ISLAMABAD: The International Monetary Fund’s (IMF) Pakistan mission chief Nathan Porter met with Finance Minister Mohammad Aurangzeb in Islamabad to discuss the $7 billion loan performance, a statement from the Finance Ministry said.
The meeting comes a day after the opening of an unplanned official visit of the IMF to the country, led by Porter. The unscheduled visit of the IMF mission chief comes four months ahead of the first review under the new $7 billion Extended Fund Facility (EFF) granted to Pakistan by the global lender in September.
The visit is “unusual” and comes months ahead of the first EFF review which is due in the first quarter of 2025, according to Reuters.The ministry and the IMF have not officially released details of the visit.On Monday, Pakistan authorities stuck to budgeted revenue targets and promised to overcome first-quarter shortfalls through enforcement and administrative measures.
Informed sources told Dawn that the visiting fund staff initiated discussions on the revenue situation with the Pakistani team.
The mission will stay here until Nov 15 “to discuss recent developments and programme performance to date”, according to informed sources. “This mission is not part of the first review under the extended fund facility (EFF), which will be no earlier than the first quarter of 2025,” they said.
Under the programme modalities, the IMF and Pakistan authorities are required to hold biannual review meetings. As such, the first formal review has to take place on the basis of end-December 2024 performance for Pakistan to qualify for disbursement of a second instalment of over $1bn by March 15, 2025. The $7bn programme is divided into six biannual reviews for equal tranches of $1bn each.

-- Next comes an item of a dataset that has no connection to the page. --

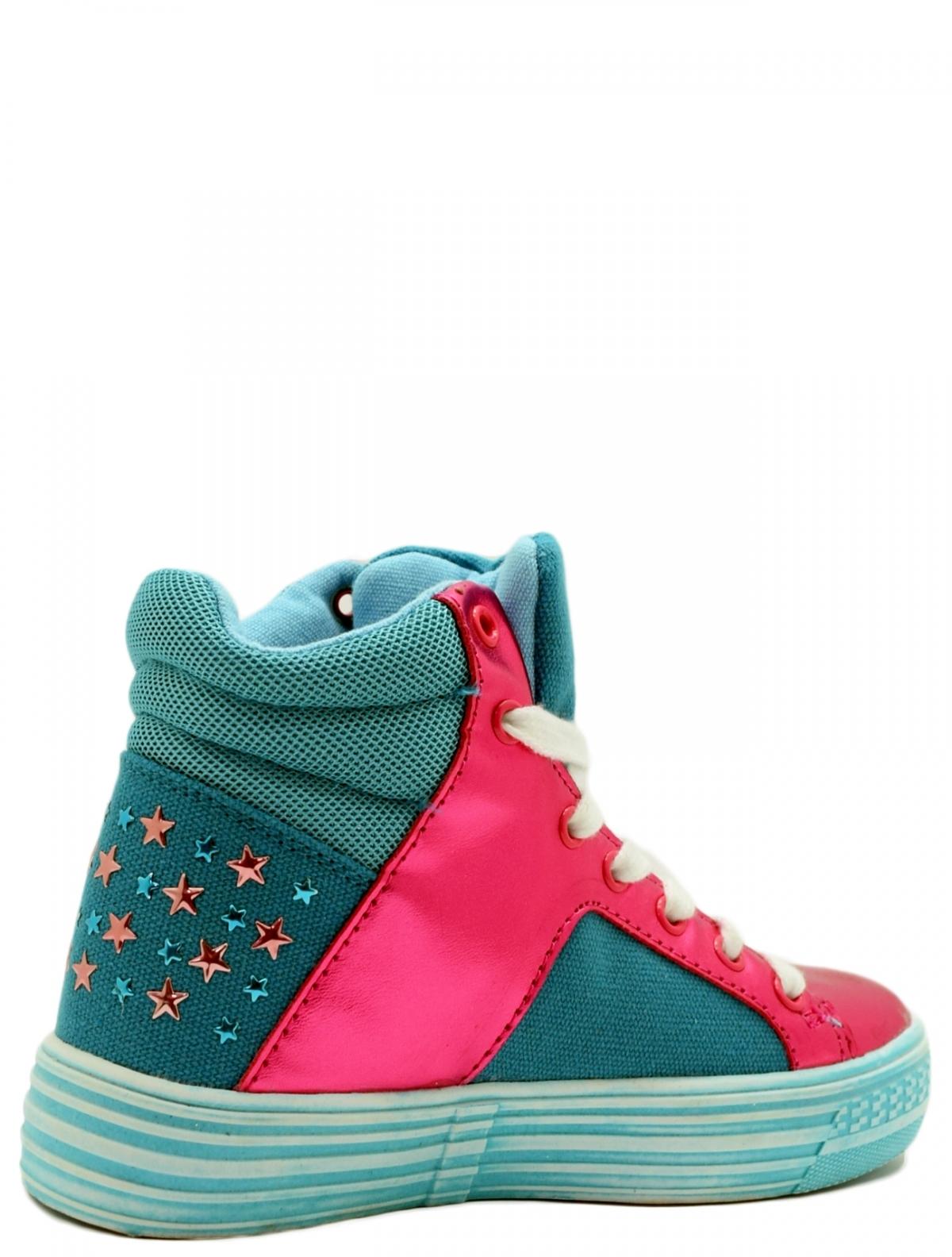 5056C кроссовки для девочки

The sources said the Pakistani side updated the visiting mission about Rs190bn revenue shortfall in the first four months, almost half of which accrued in October alone. This had raised alarms in the lenders’ quarters that revenue shortfall was gradually increasing with the declining rate of inflation.
An unplanned mission was thus rolled out to take stock of the situation, not only at the revenue front but also on the privatisationprogramme that met with a setback at the botched sale of Pakistan International Airlines, raising a question mark over the prequalification of bidders and privatisation strategy on a whole.